Tuesday, October 26, 2010

Another Day In Paradise: Homelessness

He had a pretty impressive suntan. His feet, open to the elements thanks to the flip-flops, were a mahogany colour. He wasn't doing anything. Just sitting there on a wall by the Eroski supermarket in Can Picafort. His company was a plastic bag. Inside which was a bottle. I knew who he was. Or at least he fit the description. He's the German who lives in an abandoned house. To be more accurate, a house that the family which owns it cannot agree as to what to do with it. Somehow, he had come to be living there. When a member of the family had been to the house, she had been shocked to find it inhabited. Along with all the junk that had come to be stored in it was this German, together with no electricity and no water.

He wasn't doing any harm, so he stayed on. Maybe it was an advantage. Someone to watch over the place. To stop youths getting in. Having a "botellón", taking drugs. It didn't really matter how he had come to be in the house. He couldn't exactly go back. Back to Germany, that is. His passport had long expired. He was a non-person. Time was when he used to work over in Alcúdia. But now he had no bike, and when the weather was bad that was a nightmare to use anyway. He might occasionally get some work around and about. Otherwise, he would wash in a bar in the morning. And in the evening he would be at another bar to take the odd coffee and a leak before bedtime. And at other times he would sit on a wall.

Outside a different Eroski, one in Alcúdia, a gaggle of the outer edges of society gathers to pass the time of day, to shout, to bring the dogs, to raise the plastic bags. Strictly speaking, it is an offence to drink alcohol on the streets. Sometimes they are a nuisance, but there's not trouble like that elsewhere: at the derelict, former nightspot palace of Es Fogueró, the imposingly mysterious ruin by the industrial estate in Alcúdia that gives a similar impression as to having been abandoned, despite its being new.

In Es Fogueró there was a body back in the summer. "El Gallego" was dead. He'd been killed, so the Guardia were to reveal. A brother and sister, also "residents" of the ruin, face a homicide charge. In the building where Julio Iglesias had once performed, the dance had stopped for the Galician. When you end the beguine.

It was a perishing late afternoon in January. Outside yet another Eroski. He was crouching in the walkway to the supermarket. You can forget just how cold it can get during a Mallorcan winter. A coin or a few. What does it take? How utterly merciless I had been. It would have taken very little. Little to shrug off a foul mood and a memory of the "aggressive begging" of London. Because his hadn't been.

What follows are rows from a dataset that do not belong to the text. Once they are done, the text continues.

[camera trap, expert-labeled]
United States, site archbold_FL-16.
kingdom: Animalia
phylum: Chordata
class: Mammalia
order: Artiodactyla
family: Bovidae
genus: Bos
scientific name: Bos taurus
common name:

While there isn't much overt evidence as to homelessness in places such as Alcúdia, it exists all the same. It is the lie to the nonsensically unthinking rote-speak of "this paradise island". Paradise found and paradise lost.

No one much talks about or wants to know about poverty and homelessness in Mallorca. It's not what the brochures would have you think about. The exact scale of homelessness is hard to put a finger on, in Mallorca and across Spain. Some town halls are now conducting censuses. What is reckoned is that a half of the homeless are foreigners. But not all are recent immigrants. The German has been in Can Picafort for years.

In addition to much low-paid employment in Mallorca, there is now the issue of reductions in assistance from the state. Compounding this are the increased costs of energy - electricity and butane both on the rise again. How many live in fuel poverty in Mallorca? A Mediterranean climate might make you believe such a thing couldn't exist. It does. In housing wholly inadequate in terms of insulation, draught exclusion and damp-coursing. Where the housing exists of course. Because not everyone's that lucky. So they end up on the streets and, in the case of Palma, have a council that wants to impound their consolatory alcohol.

Much of the help extended to the homeless comes through the offices of the Cruz Roja (Red Cross). In 2009 the level of help it gave in the Balearics rose by 38%. Back in 2007, the number of individuals either socially excluded or at risk of being so that it assisted was 697. The actual homeless figure it dealt with then amounted to 547 people. With the withdrawal of much state-based "ayuda", the 2009 percentage rise is unlikely to fall.

The numbers may not sound as though there is a crisis. But these scratch the surface of poverty and of those at the breadline. To whom you have to add the homeless. The soup kitchens of Mallorca have already announced a marked rise in "business" this autumn.

There is an unedifying aspect to Mallorca. It is one of real-estate division. In winter you can walk past the second homes, the villa rentals and hotels of Playa de Muro. You can repeat the exercise elsewhere. Empty. They aren't of course about to be opened up to the homeless. This isn't the point. What is, is the insult of so much land in non-productive use for so long a period. Through the winters.

At least in an abandoned house in Can Picafort, the German has a roof over his head.